Bill S-210’s witness study is likely being filibustered! Briefs due May 22!!

From the best information I’ve received, it seems like brief submissions to the Standing Committee on Public Safety and National Security (SECU) will be due on May 22, 2024. Read on for details about the study (or lack thereof), and help yourself to this template to write a brief to submit to the SECU committee.

The parliamentary “study” so far has been completely void of any actual study. Its two meetings have both had absolutely zero content or witnesses discussed. It seems as though the Conservative party (perhaps with the compliance of the NDP and Bloc) are filibustering the ENTIRE study. No experts are being called, despite numerous witnesses appearing in the Senate with excellent points about the dangers of the Bill for young people, women, 2SLGBTQ+ folks, and all Canadians. There are still gaping holes in the piece of legislation that stands to change the way the internet works in Canada.

For those unaware, Bill S-210 will require any internet service (including pornhub but also Google, Twitter, Reddit, Facebook, Instagram, etc) that could possibly have even a nipple on it to implement age verification measures for all its users in Canada.
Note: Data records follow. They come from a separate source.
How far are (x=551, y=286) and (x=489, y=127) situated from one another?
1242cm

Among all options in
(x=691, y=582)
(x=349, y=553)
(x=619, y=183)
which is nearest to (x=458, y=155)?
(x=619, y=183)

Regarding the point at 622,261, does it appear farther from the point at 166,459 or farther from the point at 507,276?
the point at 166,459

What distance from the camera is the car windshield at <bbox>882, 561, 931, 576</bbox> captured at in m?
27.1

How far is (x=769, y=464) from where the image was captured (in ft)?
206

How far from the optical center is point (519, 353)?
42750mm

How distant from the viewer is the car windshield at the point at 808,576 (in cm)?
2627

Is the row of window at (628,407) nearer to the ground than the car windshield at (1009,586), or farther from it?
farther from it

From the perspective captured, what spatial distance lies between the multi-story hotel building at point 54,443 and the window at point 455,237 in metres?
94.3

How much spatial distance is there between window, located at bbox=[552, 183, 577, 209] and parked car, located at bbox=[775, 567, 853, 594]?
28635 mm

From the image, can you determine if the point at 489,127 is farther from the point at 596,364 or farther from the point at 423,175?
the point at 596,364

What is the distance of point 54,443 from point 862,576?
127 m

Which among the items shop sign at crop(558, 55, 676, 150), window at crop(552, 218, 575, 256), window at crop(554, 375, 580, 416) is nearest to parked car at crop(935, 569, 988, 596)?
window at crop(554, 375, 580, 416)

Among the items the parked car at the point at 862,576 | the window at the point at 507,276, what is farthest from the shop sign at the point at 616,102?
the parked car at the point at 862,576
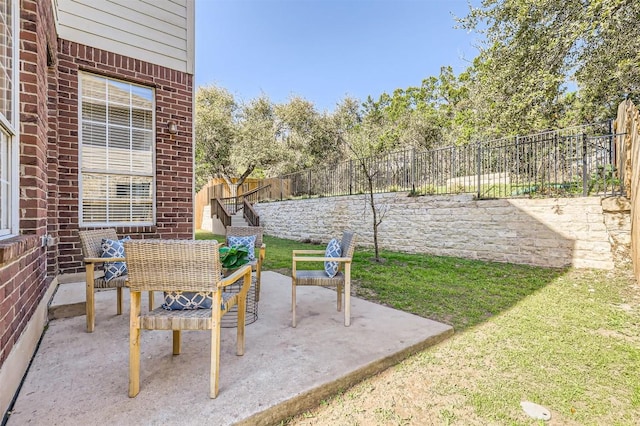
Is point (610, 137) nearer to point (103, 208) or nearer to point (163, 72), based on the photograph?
point (163, 72)

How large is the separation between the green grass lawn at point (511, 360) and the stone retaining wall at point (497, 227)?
2.05 feet

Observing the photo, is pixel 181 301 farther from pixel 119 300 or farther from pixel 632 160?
pixel 632 160

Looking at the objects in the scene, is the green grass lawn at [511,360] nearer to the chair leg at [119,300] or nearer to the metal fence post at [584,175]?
the metal fence post at [584,175]

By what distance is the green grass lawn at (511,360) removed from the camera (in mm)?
1690

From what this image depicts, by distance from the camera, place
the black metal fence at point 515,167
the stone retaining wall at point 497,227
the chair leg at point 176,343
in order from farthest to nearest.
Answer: the black metal fence at point 515,167 < the stone retaining wall at point 497,227 < the chair leg at point 176,343

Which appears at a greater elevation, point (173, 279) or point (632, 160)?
point (632, 160)

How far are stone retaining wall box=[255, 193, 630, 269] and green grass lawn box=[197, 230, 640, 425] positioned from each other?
2.05 ft

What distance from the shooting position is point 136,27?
14.0ft

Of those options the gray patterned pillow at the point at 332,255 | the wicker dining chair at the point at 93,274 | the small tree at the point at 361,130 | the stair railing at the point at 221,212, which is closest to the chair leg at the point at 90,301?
the wicker dining chair at the point at 93,274

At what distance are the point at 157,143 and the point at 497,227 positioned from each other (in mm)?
6070

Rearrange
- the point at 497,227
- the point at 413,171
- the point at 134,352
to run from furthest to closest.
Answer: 1. the point at 413,171
2. the point at 497,227
3. the point at 134,352

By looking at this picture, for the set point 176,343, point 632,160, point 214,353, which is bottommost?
point 176,343

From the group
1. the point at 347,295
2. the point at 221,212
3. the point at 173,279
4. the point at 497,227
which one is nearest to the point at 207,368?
the point at 173,279

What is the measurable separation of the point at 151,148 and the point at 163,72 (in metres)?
1.14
But we’re not just talking about a little check-box. Age verification technologies, like what is offered by Yoti, (a member of the Age Verification Providers Association who lobbied and continue to push for the bill), are invasive in a way that would make Facebook’s privacy policy blush.

The required method of age verification aren’t specified in the bill, but the products that exist out on the market verify users’ ages in one of two principle ways: submission of an official identification document like a passport or driver’s license to the age verification service followed by facial recognition per session, or by facial recognition-based age estimation.

You can read more about how the bill was founded on anti-2SLGBTQ, anti-choice, and anti-women rhetoric here.

If an online service does not use an approved age verification method, that service can be blocked from access at the ISP level. A nipple on Google? No Canadian would be able to access ANY part of Google’s services unless they implemented these invasive age verification systems.

There’s little evidence that this arrangement will even keep young people from viewing sexually explicit material, and there is no mention of the need for comprehensive sex education – again leaving young people high and dry. And the tech will collect facial data of young people as they attempt to “beat” it.

Australia most recently opted out of mandating age verification tech precisely because it poses far too great a privacy and security risk to Australians. Instead, they suggest media literacy and sex education programming coupled with parental control education for concerned parents. I fully agree with this highly sensible and scientifically-backed strategy.

France and Germany have had age verification laws in place for years, though neither country has successfully blocked an online service owing to ongoing court battles. France’s age verification laws are even unenforceable because no age verification technology exists that actually works and does not violate the country’s privacy laws!

American age verification laws are now even starting to label “homosexual” behaviour online as pornographic and required to be age-gated. This isn’t just about keeping hardcore porn from kids (which no one could really disagree with). It’s about so much more. Shutting down the bill’s study means we don’t get that nuance, we don’t get to point out the vast chasms that can be abused by lawmakers, and we don’t get a say in our democracy.

The best thing you can do is write a brief.